Bien-être animal: l’UE lance une plate-forme en ligne

La Commission vient de lancer une plate-forme en ligne de 75 membres dédiée au bien-être animal. À ce stade, il s'agit essentiellement d'échanger sur les bonnes pratiques dans l'Union. 

Lancement de la plateforme de l'UE sur le bien-être animal: foire aux questions sur la politique de l'UE en matière de bien-être animal

Aujourd'hui, le commissaire européen Vytenis Andriukaitis inaugure officiellement la réunion de lancement de la plateforme de l'UE sur le bien-être animal (ci-après la «plateforme»). La plateforme se composera de soixante-quinze représentants des parties prenantes que sont les ONG, la communauté scientifique, les États membres de l'UE, les pays de l'EEE (Espace économique européen), les organisations internationales et l'EFSA (Autorité européenne de sécurité des aliments).

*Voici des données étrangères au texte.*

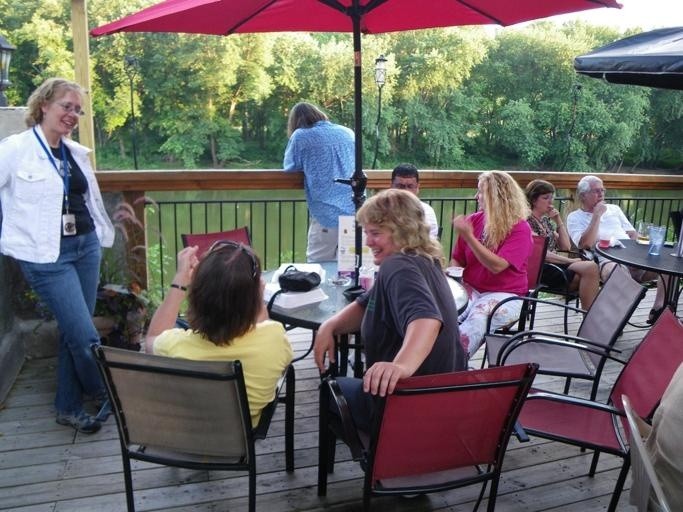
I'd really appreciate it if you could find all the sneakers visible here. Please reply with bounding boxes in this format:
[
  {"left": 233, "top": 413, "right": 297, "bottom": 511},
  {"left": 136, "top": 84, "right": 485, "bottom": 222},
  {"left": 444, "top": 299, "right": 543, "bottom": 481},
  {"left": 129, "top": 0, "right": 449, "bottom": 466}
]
[
  {"left": 56, "top": 409, "right": 100, "bottom": 433},
  {"left": 96, "top": 398, "right": 115, "bottom": 415}
]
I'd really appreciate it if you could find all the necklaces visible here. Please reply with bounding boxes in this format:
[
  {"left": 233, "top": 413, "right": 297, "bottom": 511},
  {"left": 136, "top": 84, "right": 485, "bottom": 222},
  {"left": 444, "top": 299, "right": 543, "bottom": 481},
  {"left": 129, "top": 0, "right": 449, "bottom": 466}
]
[{"left": 531, "top": 213, "right": 549, "bottom": 235}]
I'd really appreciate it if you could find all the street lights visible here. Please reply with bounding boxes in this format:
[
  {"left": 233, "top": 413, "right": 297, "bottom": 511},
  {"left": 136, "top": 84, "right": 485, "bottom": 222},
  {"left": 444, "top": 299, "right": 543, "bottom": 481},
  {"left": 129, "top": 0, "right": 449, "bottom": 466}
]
[
  {"left": 371, "top": 54, "right": 387, "bottom": 171},
  {"left": 559, "top": 81, "right": 584, "bottom": 171},
  {"left": 123, "top": 56, "right": 138, "bottom": 171}
]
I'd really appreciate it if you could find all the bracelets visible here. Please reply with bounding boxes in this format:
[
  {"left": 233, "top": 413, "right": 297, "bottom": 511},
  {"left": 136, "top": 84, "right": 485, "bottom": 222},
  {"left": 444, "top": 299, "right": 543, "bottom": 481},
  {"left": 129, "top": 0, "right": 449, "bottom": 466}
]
[{"left": 170, "top": 284, "right": 188, "bottom": 292}]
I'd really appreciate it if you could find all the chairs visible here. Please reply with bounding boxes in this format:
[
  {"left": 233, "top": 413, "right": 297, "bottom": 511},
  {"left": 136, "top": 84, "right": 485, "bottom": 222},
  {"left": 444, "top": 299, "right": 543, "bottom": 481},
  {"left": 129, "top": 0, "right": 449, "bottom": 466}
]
[
  {"left": 669, "top": 210, "right": 682, "bottom": 242},
  {"left": 482, "top": 262, "right": 648, "bottom": 453},
  {"left": 527, "top": 234, "right": 626, "bottom": 341},
  {"left": 316, "top": 361, "right": 540, "bottom": 512},
  {"left": 494, "top": 235, "right": 551, "bottom": 338},
  {"left": 488, "top": 304, "right": 681, "bottom": 512},
  {"left": 88, "top": 342, "right": 295, "bottom": 512},
  {"left": 180, "top": 225, "right": 254, "bottom": 263}
]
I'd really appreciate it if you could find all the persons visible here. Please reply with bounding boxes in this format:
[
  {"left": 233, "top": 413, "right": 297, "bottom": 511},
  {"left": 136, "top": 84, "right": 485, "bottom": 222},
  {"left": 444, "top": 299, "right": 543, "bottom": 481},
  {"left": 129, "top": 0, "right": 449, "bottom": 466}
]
[
  {"left": 283, "top": 103, "right": 367, "bottom": 264},
  {"left": 0, "top": 79, "right": 115, "bottom": 434},
  {"left": 314, "top": 189, "right": 465, "bottom": 499},
  {"left": 647, "top": 358, "right": 683, "bottom": 512},
  {"left": 565, "top": 175, "right": 677, "bottom": 325},
  {"left": 524, "top": 179, "right": 600, "bottom": 320},
  {"left": 144, "top": 239, "right": 293, "bottom": 442},
  {"left": 449, "top": 171, "right": 533, "bottom": 360},
  {"left": 347, "top": 163, "right": 438, "bottom": 367}
]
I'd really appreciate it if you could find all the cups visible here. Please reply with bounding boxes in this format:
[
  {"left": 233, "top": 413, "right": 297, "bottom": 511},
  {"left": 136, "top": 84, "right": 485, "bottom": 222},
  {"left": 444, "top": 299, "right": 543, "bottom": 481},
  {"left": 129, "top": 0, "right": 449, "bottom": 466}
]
[
  {"left": 647, "top": 225, "right": 666, "bottom": 256},
  {"left": 599, "top": 232, "right": 611, "bottom": 248},
  {"left": 331, "top": 266, "right": 352, "bottom": 287},
  {"left": 634, "top": 219, "right": 654, "bottom": 245},
  {"left": 358, "top": 265, "right": 374, "bottom": 291}
]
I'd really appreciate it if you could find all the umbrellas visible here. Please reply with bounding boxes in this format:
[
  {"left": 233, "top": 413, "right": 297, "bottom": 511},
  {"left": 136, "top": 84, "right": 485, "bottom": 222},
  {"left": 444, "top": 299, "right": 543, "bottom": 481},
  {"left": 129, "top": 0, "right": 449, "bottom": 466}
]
[{"left": 89, "top": 0, "right": 623, "bottom": 286}]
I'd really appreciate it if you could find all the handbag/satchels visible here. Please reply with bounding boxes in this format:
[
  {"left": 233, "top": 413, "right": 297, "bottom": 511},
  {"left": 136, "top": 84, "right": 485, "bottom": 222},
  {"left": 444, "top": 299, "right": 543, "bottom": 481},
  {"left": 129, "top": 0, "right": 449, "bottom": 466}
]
[{"left": 279, "top": 270, "right": 321, "bottom": 291}]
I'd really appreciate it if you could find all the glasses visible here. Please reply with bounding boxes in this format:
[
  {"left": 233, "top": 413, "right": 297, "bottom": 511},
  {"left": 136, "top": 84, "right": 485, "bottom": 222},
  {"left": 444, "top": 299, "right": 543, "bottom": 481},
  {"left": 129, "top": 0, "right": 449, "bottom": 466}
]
[
  {"left": 55, "top": 101, "right": 85, "bottom": 116},
  {"left": 210, "top": 240, "right": 259, "bottom": 278}
]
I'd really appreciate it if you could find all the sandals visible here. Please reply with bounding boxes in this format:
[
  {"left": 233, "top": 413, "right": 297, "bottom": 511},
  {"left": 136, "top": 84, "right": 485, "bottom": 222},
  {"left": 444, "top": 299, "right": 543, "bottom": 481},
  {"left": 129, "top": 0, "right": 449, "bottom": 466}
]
[{"left": 646, "top": 307, "right": 663, "bottom": 324}]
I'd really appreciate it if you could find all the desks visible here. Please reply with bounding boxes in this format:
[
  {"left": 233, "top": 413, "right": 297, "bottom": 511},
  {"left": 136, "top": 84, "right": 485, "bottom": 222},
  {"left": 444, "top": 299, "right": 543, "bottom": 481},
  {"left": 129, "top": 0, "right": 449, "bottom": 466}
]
[
  {"left": 260, "top": 258, "right": 470, "bottom": 376},
  {"left": 596, "top": 238, "right": 683, "bottom": 326}
]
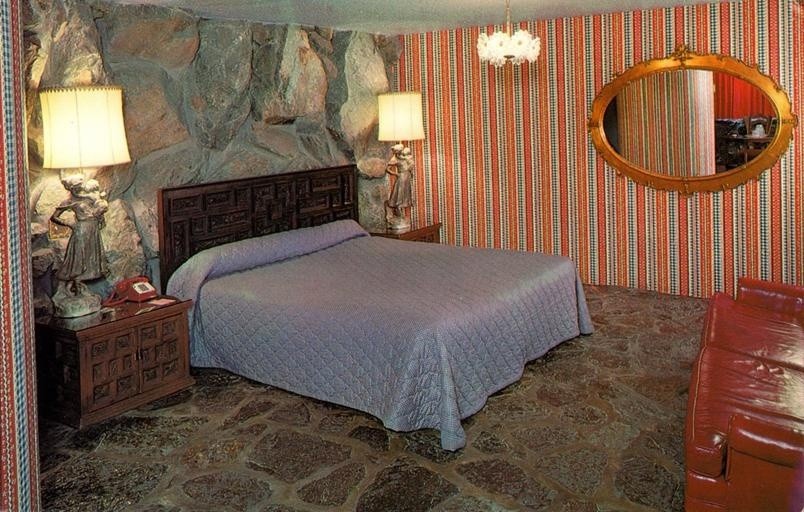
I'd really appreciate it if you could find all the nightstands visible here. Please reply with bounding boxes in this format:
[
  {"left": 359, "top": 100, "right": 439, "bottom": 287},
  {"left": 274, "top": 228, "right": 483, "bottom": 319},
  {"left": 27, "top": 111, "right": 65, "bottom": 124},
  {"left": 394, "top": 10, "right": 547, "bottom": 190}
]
[
  {"left": 35, "top": 295, "right": 197, "bottom": 429},
  {"left": 367, "top": 222, "right": 443, "bottom": 243}
]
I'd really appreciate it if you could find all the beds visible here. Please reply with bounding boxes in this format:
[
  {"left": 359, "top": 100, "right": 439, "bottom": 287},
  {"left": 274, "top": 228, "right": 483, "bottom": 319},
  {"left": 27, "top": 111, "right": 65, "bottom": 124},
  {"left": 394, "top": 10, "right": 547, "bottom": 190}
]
[{"left": 157, "top": 163, "right": 595, "bottom": 452}]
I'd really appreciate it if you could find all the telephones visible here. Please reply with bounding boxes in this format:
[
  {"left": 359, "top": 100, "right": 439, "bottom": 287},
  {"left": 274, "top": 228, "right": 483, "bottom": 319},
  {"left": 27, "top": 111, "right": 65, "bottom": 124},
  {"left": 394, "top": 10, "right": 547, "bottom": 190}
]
[{"left": 102, "top": 277, "right": 157, "bottom": 307}]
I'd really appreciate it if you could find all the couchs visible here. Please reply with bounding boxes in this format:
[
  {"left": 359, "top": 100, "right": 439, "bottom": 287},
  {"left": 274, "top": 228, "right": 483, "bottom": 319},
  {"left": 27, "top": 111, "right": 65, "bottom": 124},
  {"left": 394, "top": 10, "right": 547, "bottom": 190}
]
[{"left": 683, "top": 276, "right": 804, "bottom": 512}]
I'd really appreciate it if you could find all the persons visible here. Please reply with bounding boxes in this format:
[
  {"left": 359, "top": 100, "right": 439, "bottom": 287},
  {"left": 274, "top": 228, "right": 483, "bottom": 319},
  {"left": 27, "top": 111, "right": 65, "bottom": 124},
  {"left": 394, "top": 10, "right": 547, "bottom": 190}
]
[
  {"left": 386, "top": 143, "right": 414, "bottom": 215},
  {"left": 73, "top": 180, "right": 108, "bottom": 231},
  {"left": 397, "top": 147, "right": 415, "bottom": 178},
  {"left": 51, "top": 175, "right": 110, "bottom": 296}
]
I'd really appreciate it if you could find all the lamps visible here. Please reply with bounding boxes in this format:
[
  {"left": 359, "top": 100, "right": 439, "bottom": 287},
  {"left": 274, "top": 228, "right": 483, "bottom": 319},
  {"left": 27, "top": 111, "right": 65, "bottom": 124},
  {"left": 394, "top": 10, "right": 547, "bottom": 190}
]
[
  {"left": 377, "top": 92, "right": 426, "bottom": 229},
  {"left": 38, "top": 86, "right": 132, "bottom": 320},
  {"left": 475, "top": 0, "right": 542, "bottom": 67}
]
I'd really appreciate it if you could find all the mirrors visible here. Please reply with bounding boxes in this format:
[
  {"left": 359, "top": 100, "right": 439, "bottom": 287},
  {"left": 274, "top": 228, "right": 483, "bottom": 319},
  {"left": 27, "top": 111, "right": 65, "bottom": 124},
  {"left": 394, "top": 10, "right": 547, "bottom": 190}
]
[{"left": 590, "top": 43, "right": 798, "bottom": 194}]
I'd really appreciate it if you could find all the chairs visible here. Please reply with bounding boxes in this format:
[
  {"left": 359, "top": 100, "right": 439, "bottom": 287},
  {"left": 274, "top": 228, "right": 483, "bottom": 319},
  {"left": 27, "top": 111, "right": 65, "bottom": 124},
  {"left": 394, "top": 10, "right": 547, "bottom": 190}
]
[{"left": 743, "top": 115, "right": 772, "bottom": 165}]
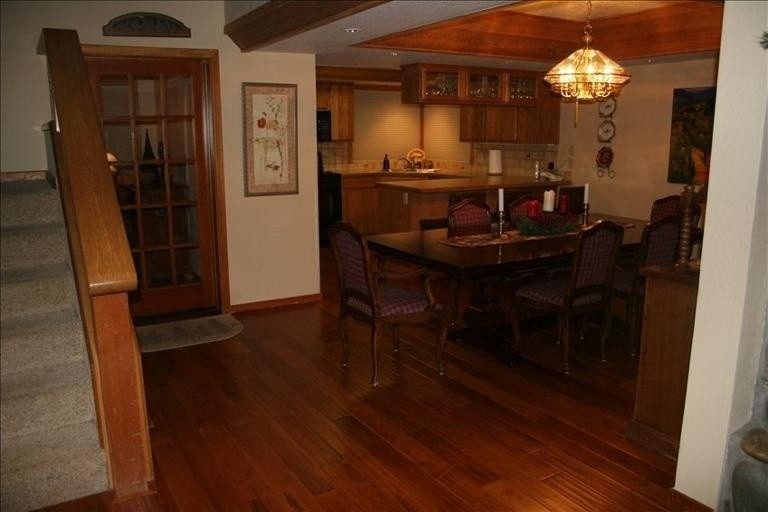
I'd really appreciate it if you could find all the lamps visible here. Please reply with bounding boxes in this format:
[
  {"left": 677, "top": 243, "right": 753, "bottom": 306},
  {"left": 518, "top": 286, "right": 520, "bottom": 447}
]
[{"left": 543, "top": 0, "right": 631, "bottom": 104}]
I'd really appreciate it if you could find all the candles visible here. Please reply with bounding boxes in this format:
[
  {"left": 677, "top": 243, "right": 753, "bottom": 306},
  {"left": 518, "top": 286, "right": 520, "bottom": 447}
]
[
  {"left": 498, "top": 188, "right": 504, "bottom": 212},
  {"left": 584, "top": 184, "right": 590, "bottom": 203}
]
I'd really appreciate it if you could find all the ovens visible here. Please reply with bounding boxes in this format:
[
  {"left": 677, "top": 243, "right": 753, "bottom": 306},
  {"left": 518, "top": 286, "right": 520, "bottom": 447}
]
[{"left": 319, "top": 181, "right": 342, "bottom": 248}]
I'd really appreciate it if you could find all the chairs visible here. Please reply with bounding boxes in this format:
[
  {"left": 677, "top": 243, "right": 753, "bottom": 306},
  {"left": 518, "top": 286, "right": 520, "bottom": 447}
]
[
  {"left": 511, "top": 218, "right": 624, "bottom": 374},
  {"left": 448, "top": 198, "right": 491, "bottom": 237},
  {"left": 329, "top": 222, "right": 452, "bottom": 387},
  {"left": 505, "top": 195, "right": 545, "bottom": 226},
  {"left": 602, "top": 214, "right": 681, "bottom": 359},
  {"left": 650, "top": 195, "right": 701, "bottom": 228}
]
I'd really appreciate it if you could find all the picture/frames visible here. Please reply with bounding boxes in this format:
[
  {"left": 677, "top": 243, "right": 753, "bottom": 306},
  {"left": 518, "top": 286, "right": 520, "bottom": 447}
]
[{"left": 241, "top": 82, "right": 299, "bottom": 197}]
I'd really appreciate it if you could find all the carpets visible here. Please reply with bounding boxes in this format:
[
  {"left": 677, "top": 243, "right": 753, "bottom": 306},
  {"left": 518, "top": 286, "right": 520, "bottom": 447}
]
[{"left": 135, "top": 312, "right": 245, "bottom": 354}]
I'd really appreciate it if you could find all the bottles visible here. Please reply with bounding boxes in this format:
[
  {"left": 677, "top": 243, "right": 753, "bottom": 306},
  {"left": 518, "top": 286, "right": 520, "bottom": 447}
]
[
  {"left": 472, "top": 87, "right": 496, "bottom": 98},
  {"left": 511, "top": 86, "right": 534, "bottom": 100},
  {"left": 383, "top": 154, "right": 390, "bottom": 169}
]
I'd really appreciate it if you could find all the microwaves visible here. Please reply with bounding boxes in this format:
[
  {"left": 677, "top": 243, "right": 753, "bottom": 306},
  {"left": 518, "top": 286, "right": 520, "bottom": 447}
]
[{"left": 316, "top": 111, "right": 331, "bottom": 143}]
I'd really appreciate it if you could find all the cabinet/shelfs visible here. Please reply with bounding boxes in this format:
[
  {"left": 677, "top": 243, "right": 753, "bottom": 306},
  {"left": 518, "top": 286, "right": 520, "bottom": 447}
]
[
  {"left": 400, "top": 63, "right": 542, "bottom": 107},
  {"left": 460, "top": 71, "right": 560, "bottom": 144},
  {"left": 342, "top": 175, "right": 380, "bottom": 227},
  {"left": 629, "top": 260, "right": 698, "bottom": 441}
]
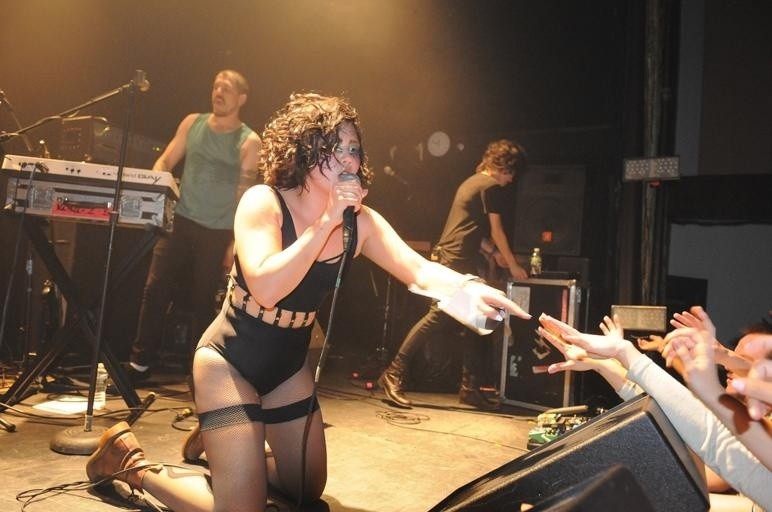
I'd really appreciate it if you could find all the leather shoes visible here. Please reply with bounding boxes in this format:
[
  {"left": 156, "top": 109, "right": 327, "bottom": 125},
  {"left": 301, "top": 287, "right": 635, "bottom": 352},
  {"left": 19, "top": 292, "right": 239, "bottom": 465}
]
[{"left": 106, "top": 362, "right": 152, "bottom": 394}]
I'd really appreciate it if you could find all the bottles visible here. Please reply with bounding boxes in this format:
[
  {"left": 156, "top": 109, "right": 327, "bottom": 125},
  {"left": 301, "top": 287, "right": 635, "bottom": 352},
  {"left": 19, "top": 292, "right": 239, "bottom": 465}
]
[
  {"left": 530, "top": 247, "right": 542, "bottom": 274},
  {"left": 93, "top": 363, "right": 109, "bottom": 411}
]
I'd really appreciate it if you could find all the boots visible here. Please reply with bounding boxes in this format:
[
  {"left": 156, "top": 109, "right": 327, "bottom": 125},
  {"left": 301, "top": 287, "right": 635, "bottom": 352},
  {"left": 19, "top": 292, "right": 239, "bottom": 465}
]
[
  {"left": 183, "top": 425, "right": 205, "bottom": 461},
  {"left": 377, "top": 361, "right": 412, "bottom": 407},
  {"left": 459, "top": 365, "right": 501, "bottom": 411},
  {"left": 86, "top": 421, "right": 163, "bottom": 495}
]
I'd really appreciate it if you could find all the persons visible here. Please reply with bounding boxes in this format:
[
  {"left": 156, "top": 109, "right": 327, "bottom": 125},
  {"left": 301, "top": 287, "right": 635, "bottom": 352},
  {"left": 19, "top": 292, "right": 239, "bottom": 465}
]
[
  {"left": 103, "top": 69, "right": 266, "bottom": 385},
  {"left": 83, "top": 88, "right": 532, "bottom": 510},
  {"left": 379, "top": 135, "right": 528, "bottom": 409}
]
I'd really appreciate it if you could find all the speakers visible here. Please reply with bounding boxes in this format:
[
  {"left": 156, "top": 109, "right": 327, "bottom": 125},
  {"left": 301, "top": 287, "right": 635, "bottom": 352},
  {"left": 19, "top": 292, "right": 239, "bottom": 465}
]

Pour la première fois, l'ensemble des acteurs clés de l'UE se réunira pour échanger des expériences et contribuer à l'amélioration du bien-être des animaux.

 

Pourquoi la Commission lance-t-elle cette plateforme?

Selon l'enquête Eurobaromètre publiée en mars 2016, une majorité absolue des Européens considère qu'il est très important de protéger le bien-être des animaux et souhaiterait que le bien-être animal soit mieux protégé.

L'amélioration du bien-être des animaux n'est pas qu'une question de législation, et la plateforme n'est pas un espace de débat en vue de l'élaboration d'une nouvelle réglementation. «Tous responsables», telle est la devise sur laquelle repose la stratégie de l'UE pour le bien-être des animaux, adoptée en 2012. Pour obtenir des résultats concrets, il est primordial de favoriser la compréhension et la confiance entre tous les acteurs, ainsi que leur engagement réel, et cet objectif est l'un des objectifs clés de la plateforme.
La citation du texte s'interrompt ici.